Reputation:
I have a DataFrame
like this:
Name first_seen last_seen
0 Random guy 1 5/22/2016 18:12 5/22/2016 18:15
1 Random guy 2 5/22/2016 12:03 5/22/2016 12:03
2 Random guy 3 5/22/2016 21:06 5/22/2016 21:06
3 Random guy 4 5/22/2016 16:20 5/22/2016 16:20
4 Random guy 5 5/22/2016 14:46 5/22/2016 14:46
Now I have to add a column
named Visit_period
which takes one of 4 values [morning,afternoon,evening,night]
when maximum time spent by that person (row
) fell into:
- morning: 08:00 to 12:00 hrs
- afternoon: 12:00 to 16:00 hrs
- evening: 16:00 to 20:00 hrs
- night: 20:00 to 24:00 hrs
so for above five row out put will be something like this.
visit_period
evening
afternoon
night
evening
afternoon
I have mentioned maximum time spent because, it may happen that some person's first_seen
is at 14:30 and last_seen
is 16:21. I would like to assign the value afternoon
as he spent 30 mins in afternoon slab and 21 in evening slab.
I am using python 2.7.
Upvotes: 5
Views: 1703
Reputation: 21873
You can do this:
start = pd.datetime(2016, 05, 22, 8, 00, 00)

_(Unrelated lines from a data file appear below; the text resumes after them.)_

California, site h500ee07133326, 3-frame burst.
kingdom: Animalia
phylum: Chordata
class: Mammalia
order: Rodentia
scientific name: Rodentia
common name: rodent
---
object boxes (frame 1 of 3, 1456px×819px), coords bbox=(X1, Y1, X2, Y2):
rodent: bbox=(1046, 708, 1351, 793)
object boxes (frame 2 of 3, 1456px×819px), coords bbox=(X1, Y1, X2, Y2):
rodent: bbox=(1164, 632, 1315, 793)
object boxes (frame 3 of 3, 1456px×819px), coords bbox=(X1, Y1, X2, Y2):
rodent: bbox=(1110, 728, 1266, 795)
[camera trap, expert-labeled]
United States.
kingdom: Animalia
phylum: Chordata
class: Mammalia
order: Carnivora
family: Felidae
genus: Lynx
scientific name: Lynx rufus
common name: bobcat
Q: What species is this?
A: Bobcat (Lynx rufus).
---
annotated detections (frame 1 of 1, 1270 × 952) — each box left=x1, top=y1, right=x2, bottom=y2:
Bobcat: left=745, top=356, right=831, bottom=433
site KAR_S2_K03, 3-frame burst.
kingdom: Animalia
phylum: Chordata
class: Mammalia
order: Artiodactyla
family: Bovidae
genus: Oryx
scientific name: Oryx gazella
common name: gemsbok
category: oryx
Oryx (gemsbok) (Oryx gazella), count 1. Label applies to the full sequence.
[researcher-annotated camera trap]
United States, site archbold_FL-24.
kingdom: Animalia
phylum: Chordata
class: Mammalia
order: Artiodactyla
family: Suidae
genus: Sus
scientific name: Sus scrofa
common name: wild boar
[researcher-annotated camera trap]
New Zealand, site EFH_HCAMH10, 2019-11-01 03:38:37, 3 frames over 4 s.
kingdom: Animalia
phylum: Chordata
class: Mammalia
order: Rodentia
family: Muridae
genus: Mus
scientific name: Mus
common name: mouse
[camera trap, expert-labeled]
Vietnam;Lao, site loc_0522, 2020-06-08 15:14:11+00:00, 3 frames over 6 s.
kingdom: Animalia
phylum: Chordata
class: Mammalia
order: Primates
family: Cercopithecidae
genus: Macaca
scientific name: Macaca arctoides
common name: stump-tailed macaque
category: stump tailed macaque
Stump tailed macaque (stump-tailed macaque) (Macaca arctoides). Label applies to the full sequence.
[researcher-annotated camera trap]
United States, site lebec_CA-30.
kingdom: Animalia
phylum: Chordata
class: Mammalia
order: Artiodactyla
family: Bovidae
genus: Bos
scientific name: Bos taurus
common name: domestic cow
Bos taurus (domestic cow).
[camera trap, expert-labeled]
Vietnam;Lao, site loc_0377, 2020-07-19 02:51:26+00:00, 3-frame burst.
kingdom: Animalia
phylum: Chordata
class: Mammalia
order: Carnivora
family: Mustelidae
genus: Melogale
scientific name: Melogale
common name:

d = ["Morning", "Afternoon", "Evening", "Night"]
def max_spent(fs, ls):
# Transform your date into timedelta in seconds:
sr = np.arange(8,25,4)*3600
fss = (fs-start).seconds
lss = (ls-start).seconds
# In which slot would it fit ?
fs_d = sr.searchsorted(fss)
ls_d = sr.searchsorted(lss)
# If it's not the same for both date:
if fs_d != ls_d:
# get the one with the biggest amount of time:
if fss - sr[fs_d - 1] > lss - sr[ls_d - 1]:
return d[fs_d-1]
else:
return d[ls_d-1]
else:
return d[ls_d-1]
Then, you just do:
df["visit_period"] = df.apply(lambda x: max_spent(x["first_seen"], x["last_seen"]), axis=1)
and you get:
df
Name first_seen last_seen visit_period
0 guy1 2016-05-22 18:12:00 2016-05-22 18:15:00 Evening
1 guy2 2016-05-22 12:03:00 2016-05-22 12:03:00 Afternoon
2 guy3 2016-05-22 21:06:00 2016-05-22 21:06:00 Night
3 guy4 2016-05-22 16:20:00 2016-05-22 16:20:00 Evening
4 guy5 2016-05-22 14:46:00 2016-05-22 14:46:00 Afternoon
5 guy6 2016-05-22 14:30:00 2016-05-22 16:21:00 Afternoon
Previous version with pd.cut, better I think if one does not need to assess which columns is best:
# Transform your date into timedelta in seconds:
df["sec"] = map(lambda x: x.seconds, df.last_seen-start)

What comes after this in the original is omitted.